А потом говорили, говорили…

«— Сеанс психоанализа» — выдало подсознание, и заткнулось. Всё было хорошо. Правильно.

Шестая глава

— В Москве нос воротил от уголовщины, а здеся пальчиком поманили, и только пятки сверкнули до самой Туретчины, — ворчит Санька, глядючи на мои сборы.

— Не пыхти! На Хитровке меня иначе видят! Как запомнили бегунком растерянным, с зарёванной мордой лица и испуганными глазами, так и осталось. Хоть обпойся потом, хоть обтанцуйся, хоть кулаки обтеши до костей о чужие физиономии!

Мишка молчит, но смотрит осуждающе, ажно досада берёт!

— На Москве, — повторяю в очередной раз, крутясь перед зеркалом и перемеряя вещи для цельного незапоминающегося облика, — меня разве што наводчиком видели. Ты, Егорка, пляши в домах богатых, да всё вызнавай, и будет тебе доля воровская! А оно мне надо?

— А здесь иначе? — пономарёнковскую иронию можно черпать ведром, — Даёшь экспроприацию экспроприаторов?

— Уф-ф! Миш-ша! На Москве меня только на вторых ролях видят, потому как другое у них в голове и не укладывается. А здесь — всерьёз!

— Денег мало? — приподнимает брови Мишка.

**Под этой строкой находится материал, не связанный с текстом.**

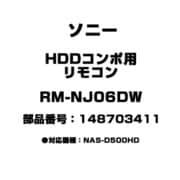 RM-NJ06DW [HDDコンポ用 リモコン 148703411]
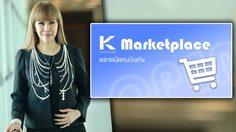 ตุ๊กตา กันตนา เปิด Kantana Marketplace ตลาดนัดคนบันเทิง เพื่อคนบันเทิง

— Да нет же! — я останавливаюсь, расстроенный непониманием, — Просто — интересно! Проверить себя, понимаешь? Могу, не могу… Азарт, понимаешь? Вроде как шахматы, только по жизни!

Хмыканье, но уже с нотками вроде как и понимания. Задумчивое такое. Усиливаю напор…

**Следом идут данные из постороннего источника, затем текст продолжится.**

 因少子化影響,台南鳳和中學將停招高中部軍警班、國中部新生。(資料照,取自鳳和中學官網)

— Мне уже заработанного — во! — стучу ребром ладони по горлу, — Не зажираться если, так хватит на всё провсё — на учёбу дальнейшую, ну и так, просто жить. Скромно если, но не нище — так, в плепорцию. А надо будет, так заработаю! Открытки, фельетоны, ещё што-нибудь придумаю. Потом, взрослым уже, больше возможностей.

— А это… — машу рукой, — сам скажешь, куда деньги от аферы запустить. На больницу там, на школу или ещё чего. А?!

— Боюсь я за тебя! Боимся! — поправился Мишка, оглянувшись на пригорюнившегося Чижа, — Аферы эти… Или как здесь говорят? Панамы?